→ TASK REQUIREMENTS:
Output the listing below verbatim, but drop the images.

→ DATASET EXTRACT:

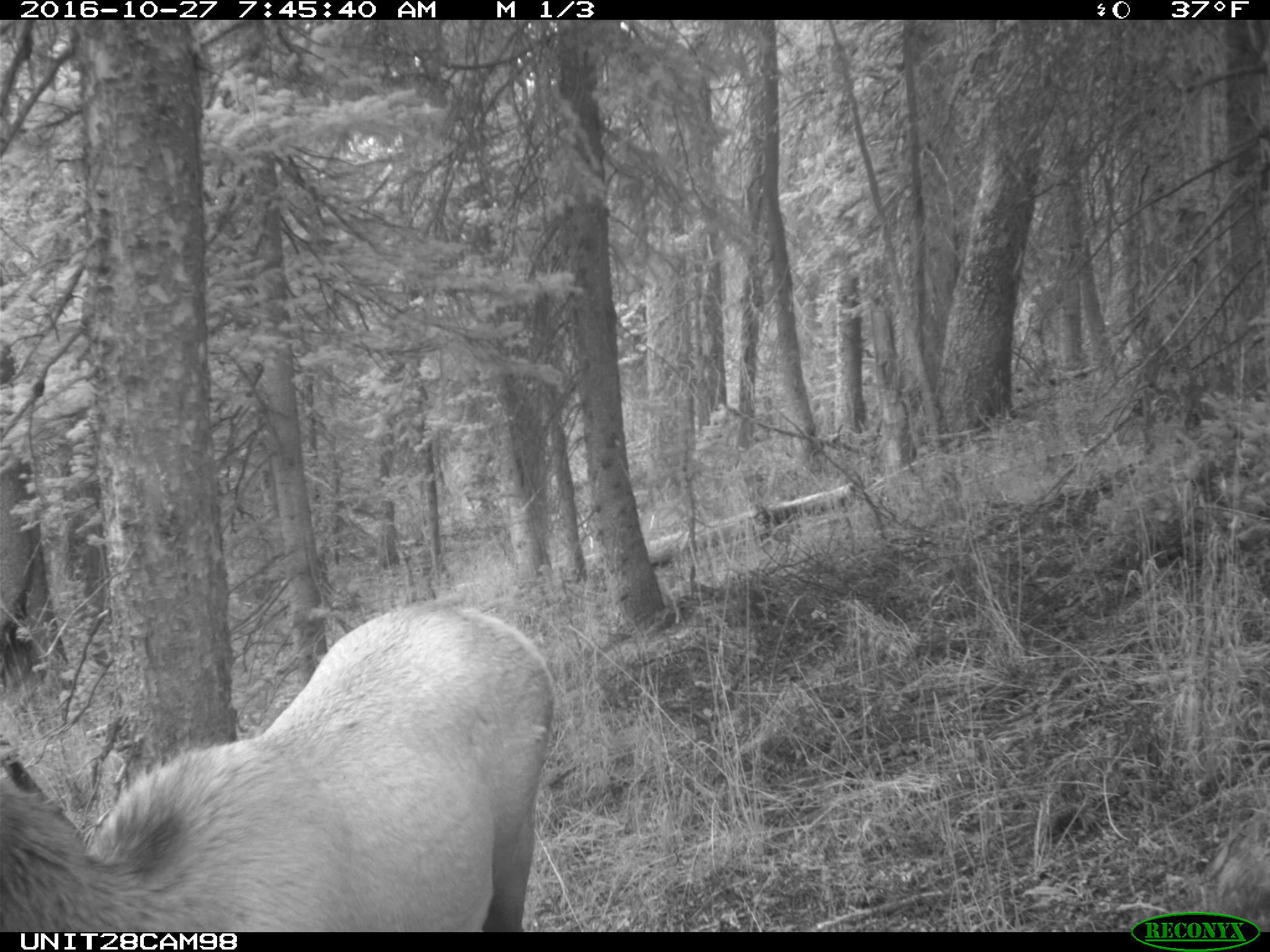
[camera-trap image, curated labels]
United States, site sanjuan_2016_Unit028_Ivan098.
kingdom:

→ YOUR RESPONSE:
[camera-trap image, curated labels]
United States, site sanjuan_2016_Unit028_Ivan098.
kingdom:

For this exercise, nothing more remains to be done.